Our granddaughter helped get the laundry started while the boys headed to their room. Getting them to clean without playing is like telling dogs and cats to put spilled toys back in a basket. Surprisingly, though, the boys tackled the job. Perhaps a bribe for each when they finished, of two chocolate covered cherries brought over earlier by Papa, helped. It only took a few urges to get the chore done.
Sir Google helped us learn that chocolate covered cherries were first crafted in 1929. We calculated the children would be 13, 16 and 19 when the making of chocolate covered cherries turned 100 years old. When you are 5, 8 and 11, those ages seem light-years away. Having chocolate covered cherries during the holidays has been a family tradition for a good long while. My husband, born in the early 1940’s, remembers his father bringing the confections home each Christmas. Perhaps his dad had snacked on chocolate covered cherries when they were first introduced to the world. When Papa asked the children, as they sucked cherry juice from holes in the chocolates, how they liked them, our granddaughter exclaimed, “I love them!” Chocolatey grins from the boys confirmed their approval. I wondered if this younger generation will carry on our family tradition.
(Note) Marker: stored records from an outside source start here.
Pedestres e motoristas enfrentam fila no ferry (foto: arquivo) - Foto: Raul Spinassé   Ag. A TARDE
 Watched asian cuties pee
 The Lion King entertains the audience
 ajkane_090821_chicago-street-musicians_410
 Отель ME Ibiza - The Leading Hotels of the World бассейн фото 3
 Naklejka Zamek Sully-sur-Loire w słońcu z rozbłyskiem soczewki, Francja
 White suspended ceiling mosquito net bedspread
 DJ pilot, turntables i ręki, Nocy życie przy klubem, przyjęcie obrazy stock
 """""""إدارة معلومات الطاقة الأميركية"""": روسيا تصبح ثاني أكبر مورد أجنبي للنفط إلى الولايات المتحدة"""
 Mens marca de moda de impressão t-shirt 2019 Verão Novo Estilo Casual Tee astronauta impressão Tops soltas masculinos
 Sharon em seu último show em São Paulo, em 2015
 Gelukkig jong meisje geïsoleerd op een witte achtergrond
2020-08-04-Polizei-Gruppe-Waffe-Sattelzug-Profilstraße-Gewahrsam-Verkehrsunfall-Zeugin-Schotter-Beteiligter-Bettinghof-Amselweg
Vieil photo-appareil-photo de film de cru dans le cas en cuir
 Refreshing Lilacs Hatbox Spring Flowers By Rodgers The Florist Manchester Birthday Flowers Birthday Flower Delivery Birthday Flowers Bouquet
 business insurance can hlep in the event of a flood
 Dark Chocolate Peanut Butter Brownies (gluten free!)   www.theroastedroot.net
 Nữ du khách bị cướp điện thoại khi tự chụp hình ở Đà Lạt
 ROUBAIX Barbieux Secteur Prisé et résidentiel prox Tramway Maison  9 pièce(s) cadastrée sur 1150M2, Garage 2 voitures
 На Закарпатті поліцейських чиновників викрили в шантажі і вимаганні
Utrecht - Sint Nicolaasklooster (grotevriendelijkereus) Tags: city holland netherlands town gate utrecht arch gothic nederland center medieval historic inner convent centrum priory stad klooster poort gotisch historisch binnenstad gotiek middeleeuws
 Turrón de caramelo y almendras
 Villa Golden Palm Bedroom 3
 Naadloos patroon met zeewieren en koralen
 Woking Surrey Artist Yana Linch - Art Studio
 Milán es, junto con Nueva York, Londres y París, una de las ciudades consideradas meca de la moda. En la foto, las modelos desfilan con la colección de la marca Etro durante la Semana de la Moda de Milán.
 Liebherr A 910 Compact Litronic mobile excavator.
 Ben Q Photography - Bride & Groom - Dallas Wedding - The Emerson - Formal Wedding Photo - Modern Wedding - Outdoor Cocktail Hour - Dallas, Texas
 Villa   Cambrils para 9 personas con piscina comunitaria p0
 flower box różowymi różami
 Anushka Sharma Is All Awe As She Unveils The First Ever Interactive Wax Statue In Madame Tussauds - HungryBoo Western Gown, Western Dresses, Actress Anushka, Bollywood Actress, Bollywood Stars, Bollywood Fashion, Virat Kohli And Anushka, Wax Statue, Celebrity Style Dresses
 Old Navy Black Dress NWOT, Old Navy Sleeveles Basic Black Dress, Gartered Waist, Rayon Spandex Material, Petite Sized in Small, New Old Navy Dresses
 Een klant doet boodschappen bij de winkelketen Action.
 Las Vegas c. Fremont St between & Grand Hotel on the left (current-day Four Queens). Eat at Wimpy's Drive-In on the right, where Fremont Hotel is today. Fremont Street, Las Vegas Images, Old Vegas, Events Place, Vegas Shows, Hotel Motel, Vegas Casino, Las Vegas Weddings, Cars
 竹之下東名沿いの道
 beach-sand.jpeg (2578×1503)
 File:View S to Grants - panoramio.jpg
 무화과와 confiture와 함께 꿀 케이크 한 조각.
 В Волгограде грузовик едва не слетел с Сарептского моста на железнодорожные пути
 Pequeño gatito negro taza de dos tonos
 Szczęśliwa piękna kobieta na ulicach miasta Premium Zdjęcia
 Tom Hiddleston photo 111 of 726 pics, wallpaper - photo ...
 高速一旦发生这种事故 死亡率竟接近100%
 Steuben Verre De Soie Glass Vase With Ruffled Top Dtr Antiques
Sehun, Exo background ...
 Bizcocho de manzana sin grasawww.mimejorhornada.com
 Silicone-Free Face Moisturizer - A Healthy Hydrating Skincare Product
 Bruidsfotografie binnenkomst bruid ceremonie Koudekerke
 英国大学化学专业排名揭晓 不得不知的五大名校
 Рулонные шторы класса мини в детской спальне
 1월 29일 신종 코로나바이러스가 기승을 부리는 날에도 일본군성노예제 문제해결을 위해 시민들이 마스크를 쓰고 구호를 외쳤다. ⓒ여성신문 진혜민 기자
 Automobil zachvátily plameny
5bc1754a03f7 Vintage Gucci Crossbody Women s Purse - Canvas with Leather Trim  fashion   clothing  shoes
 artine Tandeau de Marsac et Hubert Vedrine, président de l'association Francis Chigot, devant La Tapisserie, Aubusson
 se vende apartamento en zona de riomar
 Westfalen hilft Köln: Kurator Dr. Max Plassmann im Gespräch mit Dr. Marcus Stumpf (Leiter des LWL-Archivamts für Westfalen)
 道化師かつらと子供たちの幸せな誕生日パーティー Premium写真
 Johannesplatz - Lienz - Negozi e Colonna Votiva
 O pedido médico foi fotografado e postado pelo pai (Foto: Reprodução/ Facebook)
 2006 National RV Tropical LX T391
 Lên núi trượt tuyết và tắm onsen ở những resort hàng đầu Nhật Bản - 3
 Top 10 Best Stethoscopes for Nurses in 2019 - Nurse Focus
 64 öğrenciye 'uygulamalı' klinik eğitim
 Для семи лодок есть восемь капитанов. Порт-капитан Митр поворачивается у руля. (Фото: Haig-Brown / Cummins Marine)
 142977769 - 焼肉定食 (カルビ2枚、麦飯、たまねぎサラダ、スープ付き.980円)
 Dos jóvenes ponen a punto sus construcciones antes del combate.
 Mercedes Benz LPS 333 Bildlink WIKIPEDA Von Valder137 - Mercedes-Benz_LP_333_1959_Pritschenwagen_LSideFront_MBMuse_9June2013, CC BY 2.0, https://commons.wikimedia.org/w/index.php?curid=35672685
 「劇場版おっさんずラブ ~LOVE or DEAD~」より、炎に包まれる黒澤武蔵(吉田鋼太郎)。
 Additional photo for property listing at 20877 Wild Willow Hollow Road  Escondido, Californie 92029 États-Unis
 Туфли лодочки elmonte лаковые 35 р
When our daughter returned around 5:30 PM, after time with the trainer, then stopping off at work, she was clearly tired from a full day. Her phone rang. “Oh no! The trainer wants me to come back either today or tomorrow to apply the second smaller muzzle.” Her dog was clearly not happy, anxiously trying to pry off the larger muzzle. It would take two to get the large muzzle off, apply the small one, and put the large one back over top so the trainer could work through both muzzles. Our son-in-law unavailable that evening meant the children, already stuck with Nana for seven hours, were going to be stuck with me for a few more. So, with pizza ordered for our dinner, off our daughter drove into the night.
The extra hours with the children were fun. Admittedly tired we all piled on the couch to watch short movies. “Alien TV” was a favorite, about three alien reporters who come to earth, (Paris, France, in fact) to study human interests such as bicycling, camping, gymnastics, and going to the gym. Imagine the little creatures’ assessments and bungled, misunderstood attempts at trying everything out before reporting on these strange human activities. They were hilarious and we were roaring with laughter when the children’s mama finally returned.
Sometimes I feel like the alien when I hang out with the kids. They are, as their mama would say, “Lego and Minecraft” nerds. Add to that Harry Potter, Star Wars, and all kinds of science info shows. They want to tell me about everything, in minute detail, much of which is alien to me. Still I listen and try to be a place of comfort in their lives, learning a thing or two, and hopefully imparting some truth to them as well. If nothing else, we are alien generations growing together. All totaled, our grandchildren were stuck with Nana for ten hours. A happy place in the universe for their Nana to land, especially when the eight year old commented later as an afterthought, or perhaps as reassurance, “I like being stuck with you!”